_Task description_: Determine which lines of the records include the word "difw", and copy them.

_Entries shown_:
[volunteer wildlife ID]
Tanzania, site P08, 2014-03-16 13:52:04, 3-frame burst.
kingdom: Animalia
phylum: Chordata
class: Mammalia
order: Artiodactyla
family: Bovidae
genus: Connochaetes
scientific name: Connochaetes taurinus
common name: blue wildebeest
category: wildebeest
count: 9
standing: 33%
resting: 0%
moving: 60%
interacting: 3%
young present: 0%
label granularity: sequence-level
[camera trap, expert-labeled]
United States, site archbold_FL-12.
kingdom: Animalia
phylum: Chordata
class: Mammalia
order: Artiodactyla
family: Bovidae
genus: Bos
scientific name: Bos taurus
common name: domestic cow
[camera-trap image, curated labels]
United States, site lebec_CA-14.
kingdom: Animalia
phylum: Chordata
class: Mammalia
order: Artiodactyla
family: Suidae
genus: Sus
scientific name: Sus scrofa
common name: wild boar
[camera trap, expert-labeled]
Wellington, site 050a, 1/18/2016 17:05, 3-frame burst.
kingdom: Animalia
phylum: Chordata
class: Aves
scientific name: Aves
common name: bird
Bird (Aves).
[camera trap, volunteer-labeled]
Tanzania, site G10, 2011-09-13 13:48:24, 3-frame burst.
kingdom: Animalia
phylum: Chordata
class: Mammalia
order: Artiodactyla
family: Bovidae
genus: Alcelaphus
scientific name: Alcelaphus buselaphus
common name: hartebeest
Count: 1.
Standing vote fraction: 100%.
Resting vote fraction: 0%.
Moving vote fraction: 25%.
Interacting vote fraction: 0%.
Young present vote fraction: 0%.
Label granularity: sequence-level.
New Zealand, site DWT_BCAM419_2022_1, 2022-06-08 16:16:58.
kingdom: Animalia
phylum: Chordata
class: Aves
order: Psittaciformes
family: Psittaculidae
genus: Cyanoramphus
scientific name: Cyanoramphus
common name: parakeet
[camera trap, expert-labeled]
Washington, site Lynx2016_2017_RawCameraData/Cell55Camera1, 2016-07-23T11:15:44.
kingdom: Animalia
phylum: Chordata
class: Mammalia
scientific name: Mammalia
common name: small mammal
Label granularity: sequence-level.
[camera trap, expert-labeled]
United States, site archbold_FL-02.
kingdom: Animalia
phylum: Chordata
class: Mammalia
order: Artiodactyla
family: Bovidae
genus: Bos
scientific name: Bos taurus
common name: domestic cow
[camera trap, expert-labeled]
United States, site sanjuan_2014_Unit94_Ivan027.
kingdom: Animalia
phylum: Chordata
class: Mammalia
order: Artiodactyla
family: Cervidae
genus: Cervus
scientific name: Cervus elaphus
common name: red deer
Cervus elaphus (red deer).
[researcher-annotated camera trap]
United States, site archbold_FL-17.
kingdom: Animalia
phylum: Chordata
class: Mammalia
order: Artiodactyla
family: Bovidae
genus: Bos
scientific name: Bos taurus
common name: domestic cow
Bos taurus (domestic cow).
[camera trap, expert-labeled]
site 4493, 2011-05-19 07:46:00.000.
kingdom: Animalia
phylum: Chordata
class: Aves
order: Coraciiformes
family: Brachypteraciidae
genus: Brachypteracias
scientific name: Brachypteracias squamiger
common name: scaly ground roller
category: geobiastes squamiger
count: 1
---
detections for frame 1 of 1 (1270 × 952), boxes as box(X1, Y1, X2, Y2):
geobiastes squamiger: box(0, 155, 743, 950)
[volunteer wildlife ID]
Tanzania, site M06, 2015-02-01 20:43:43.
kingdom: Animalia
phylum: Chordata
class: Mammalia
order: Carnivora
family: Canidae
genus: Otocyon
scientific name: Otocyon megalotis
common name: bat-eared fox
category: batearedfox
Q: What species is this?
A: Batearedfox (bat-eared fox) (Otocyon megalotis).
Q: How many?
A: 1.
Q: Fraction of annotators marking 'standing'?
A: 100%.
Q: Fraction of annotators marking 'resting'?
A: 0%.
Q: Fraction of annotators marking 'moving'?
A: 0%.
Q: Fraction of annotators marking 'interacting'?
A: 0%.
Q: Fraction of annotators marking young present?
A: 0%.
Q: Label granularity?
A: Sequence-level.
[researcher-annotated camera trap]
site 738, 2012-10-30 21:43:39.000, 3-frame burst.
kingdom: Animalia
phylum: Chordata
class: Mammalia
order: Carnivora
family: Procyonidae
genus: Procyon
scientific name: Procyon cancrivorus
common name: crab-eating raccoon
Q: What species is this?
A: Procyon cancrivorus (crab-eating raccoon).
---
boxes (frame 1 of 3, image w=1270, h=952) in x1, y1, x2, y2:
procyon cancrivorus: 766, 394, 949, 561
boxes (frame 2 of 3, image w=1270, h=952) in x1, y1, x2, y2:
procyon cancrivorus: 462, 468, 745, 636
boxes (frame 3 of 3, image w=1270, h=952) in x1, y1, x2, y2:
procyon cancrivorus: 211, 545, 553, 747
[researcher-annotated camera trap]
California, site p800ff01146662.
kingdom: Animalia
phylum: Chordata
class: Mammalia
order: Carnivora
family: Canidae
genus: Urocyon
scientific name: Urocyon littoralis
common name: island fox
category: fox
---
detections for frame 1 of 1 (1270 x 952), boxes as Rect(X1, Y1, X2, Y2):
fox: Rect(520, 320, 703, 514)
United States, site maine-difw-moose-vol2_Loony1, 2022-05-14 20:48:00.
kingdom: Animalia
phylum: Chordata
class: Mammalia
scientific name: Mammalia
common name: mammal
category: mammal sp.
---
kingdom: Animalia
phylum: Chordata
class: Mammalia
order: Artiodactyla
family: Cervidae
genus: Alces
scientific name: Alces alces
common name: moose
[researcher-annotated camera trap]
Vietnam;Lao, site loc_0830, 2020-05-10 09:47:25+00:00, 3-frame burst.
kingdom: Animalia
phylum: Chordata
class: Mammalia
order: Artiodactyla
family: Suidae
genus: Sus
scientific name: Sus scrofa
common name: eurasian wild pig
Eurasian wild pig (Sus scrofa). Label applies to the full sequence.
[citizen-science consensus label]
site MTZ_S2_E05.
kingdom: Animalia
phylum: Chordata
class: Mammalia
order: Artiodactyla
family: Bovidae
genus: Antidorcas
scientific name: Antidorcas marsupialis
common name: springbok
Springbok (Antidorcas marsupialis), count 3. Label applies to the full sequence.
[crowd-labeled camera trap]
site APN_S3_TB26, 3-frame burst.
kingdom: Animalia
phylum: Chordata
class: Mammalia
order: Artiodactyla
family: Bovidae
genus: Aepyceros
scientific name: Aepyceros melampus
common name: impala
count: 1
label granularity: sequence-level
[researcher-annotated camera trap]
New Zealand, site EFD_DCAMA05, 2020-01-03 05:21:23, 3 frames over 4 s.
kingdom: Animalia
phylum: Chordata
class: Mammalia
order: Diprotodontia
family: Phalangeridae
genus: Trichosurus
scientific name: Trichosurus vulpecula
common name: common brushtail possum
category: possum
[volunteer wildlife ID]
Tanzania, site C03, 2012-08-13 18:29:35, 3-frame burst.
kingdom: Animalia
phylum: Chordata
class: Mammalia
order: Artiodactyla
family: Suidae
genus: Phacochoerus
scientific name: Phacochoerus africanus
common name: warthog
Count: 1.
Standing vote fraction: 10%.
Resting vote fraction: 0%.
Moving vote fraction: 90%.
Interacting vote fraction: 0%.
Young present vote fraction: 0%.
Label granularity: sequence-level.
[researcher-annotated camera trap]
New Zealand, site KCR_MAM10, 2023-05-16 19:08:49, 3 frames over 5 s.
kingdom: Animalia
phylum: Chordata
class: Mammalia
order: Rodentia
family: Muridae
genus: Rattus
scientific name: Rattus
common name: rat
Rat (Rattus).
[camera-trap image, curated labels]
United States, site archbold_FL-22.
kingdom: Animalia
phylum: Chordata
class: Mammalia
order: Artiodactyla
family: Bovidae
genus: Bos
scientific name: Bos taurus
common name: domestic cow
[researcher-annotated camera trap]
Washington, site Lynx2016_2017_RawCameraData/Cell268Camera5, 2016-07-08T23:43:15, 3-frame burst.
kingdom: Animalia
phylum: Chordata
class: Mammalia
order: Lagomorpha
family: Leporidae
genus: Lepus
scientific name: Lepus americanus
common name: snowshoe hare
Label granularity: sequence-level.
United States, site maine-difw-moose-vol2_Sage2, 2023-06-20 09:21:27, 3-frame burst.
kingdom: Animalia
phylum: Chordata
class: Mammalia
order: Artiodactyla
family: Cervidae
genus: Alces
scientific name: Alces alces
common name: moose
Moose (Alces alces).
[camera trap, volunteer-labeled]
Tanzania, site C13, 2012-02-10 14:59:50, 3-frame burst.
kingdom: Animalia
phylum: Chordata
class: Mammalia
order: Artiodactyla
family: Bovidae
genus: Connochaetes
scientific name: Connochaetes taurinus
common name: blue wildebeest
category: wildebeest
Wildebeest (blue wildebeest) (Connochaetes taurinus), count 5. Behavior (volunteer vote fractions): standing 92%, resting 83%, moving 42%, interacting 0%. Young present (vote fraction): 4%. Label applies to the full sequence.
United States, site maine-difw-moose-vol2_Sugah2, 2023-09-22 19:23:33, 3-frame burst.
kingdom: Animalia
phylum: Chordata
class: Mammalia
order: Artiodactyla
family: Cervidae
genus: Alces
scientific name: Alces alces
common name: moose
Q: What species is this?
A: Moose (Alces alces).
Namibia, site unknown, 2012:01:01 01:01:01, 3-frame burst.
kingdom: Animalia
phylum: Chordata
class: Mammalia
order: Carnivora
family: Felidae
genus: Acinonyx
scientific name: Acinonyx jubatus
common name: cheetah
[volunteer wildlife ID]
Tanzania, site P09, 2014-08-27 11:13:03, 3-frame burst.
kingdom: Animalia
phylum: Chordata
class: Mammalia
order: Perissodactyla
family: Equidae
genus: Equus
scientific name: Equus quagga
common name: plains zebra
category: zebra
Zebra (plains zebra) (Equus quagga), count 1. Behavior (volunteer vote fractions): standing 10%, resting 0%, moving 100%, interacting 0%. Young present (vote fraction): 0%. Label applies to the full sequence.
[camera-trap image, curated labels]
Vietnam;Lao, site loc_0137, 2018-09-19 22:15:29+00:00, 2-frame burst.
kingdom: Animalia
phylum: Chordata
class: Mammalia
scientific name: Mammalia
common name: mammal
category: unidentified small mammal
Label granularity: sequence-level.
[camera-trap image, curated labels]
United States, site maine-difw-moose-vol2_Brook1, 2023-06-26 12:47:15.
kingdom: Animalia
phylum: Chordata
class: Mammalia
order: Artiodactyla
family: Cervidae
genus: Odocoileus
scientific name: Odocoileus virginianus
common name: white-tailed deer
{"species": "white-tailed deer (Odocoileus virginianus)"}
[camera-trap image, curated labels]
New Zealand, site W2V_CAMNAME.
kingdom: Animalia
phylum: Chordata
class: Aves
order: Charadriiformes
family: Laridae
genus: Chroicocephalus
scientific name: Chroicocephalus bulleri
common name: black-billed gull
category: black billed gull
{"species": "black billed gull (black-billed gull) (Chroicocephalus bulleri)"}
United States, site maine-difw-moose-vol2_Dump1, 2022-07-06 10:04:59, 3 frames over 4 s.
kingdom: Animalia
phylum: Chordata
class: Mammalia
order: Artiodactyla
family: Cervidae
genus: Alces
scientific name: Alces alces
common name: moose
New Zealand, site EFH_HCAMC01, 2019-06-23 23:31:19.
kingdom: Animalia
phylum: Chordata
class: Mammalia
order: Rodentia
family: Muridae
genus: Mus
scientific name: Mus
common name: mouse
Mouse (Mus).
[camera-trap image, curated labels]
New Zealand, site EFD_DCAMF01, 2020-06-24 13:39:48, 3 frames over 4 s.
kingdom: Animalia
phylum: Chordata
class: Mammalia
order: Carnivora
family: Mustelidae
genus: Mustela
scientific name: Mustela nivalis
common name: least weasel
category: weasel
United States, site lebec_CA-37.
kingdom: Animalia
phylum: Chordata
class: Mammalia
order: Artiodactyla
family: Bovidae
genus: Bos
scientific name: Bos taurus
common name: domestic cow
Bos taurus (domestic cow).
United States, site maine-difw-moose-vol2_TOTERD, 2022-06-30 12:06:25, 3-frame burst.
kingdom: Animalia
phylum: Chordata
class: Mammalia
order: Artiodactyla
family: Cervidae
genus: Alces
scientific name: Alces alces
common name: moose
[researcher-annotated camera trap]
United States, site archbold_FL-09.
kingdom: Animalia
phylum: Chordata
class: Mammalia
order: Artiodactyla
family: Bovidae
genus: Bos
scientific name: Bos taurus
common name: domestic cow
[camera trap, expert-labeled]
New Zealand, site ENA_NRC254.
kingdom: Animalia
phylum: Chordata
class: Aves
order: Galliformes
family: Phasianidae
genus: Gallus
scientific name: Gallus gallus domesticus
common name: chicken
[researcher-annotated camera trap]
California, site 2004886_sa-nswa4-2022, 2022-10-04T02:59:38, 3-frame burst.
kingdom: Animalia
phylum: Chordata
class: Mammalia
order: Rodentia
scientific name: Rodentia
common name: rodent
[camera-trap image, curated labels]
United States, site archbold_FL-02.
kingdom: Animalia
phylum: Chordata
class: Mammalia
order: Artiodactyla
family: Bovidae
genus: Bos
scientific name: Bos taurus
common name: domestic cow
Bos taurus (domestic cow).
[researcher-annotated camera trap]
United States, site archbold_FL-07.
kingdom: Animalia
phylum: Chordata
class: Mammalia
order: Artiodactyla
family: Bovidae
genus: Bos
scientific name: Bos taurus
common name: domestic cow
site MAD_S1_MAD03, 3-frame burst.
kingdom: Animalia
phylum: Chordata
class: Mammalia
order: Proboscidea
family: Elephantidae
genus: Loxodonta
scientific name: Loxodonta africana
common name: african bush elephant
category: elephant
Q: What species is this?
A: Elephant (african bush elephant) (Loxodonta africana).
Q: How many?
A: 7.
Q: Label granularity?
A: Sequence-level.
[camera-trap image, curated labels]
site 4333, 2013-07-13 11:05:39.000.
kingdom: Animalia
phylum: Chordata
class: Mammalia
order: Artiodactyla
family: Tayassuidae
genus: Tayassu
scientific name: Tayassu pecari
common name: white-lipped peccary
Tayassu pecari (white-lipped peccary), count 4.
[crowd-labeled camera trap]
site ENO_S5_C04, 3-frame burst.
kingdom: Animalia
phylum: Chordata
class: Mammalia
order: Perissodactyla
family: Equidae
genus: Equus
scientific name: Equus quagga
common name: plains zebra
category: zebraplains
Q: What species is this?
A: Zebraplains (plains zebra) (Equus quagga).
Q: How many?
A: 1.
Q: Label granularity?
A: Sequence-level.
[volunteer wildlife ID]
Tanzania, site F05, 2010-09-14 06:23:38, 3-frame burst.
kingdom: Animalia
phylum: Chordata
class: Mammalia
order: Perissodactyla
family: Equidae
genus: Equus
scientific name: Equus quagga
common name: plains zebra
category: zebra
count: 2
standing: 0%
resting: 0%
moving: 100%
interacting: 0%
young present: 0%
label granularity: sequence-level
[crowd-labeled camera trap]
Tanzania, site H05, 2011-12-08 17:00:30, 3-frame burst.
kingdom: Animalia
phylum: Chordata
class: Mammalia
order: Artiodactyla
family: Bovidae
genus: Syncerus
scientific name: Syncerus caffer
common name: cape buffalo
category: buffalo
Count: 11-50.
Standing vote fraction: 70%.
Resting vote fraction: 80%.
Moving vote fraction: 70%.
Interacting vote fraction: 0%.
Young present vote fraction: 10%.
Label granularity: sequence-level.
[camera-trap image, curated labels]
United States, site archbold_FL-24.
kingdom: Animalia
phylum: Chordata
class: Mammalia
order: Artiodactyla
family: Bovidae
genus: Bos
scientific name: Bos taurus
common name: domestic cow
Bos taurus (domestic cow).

_Answer to the exercise_:
United States, site maine-difw-moose-vol2_Loony1, 2022-05-14 20:48:00.
United States, site maine-difw-moose-vol2_Sage2, 2023-06-20 09:21:27, 3-frame burst.
United States, site maine-difw-moose-vol2_Sugah2, 2023-09-22 19:23:33, 3-frame burst.
United States, site maine-difw-moose-vol2_Brook1, 2023-06-26 12:47:15.
United States, site maine-difw-moose-vol2_Dump1, 2022-07-06 10:04:59, 3 frames over 4 s.
United States, site maine-difw-moose-vol2_TOTERD, 2022-06-30 12:06:25, 3-frame burst.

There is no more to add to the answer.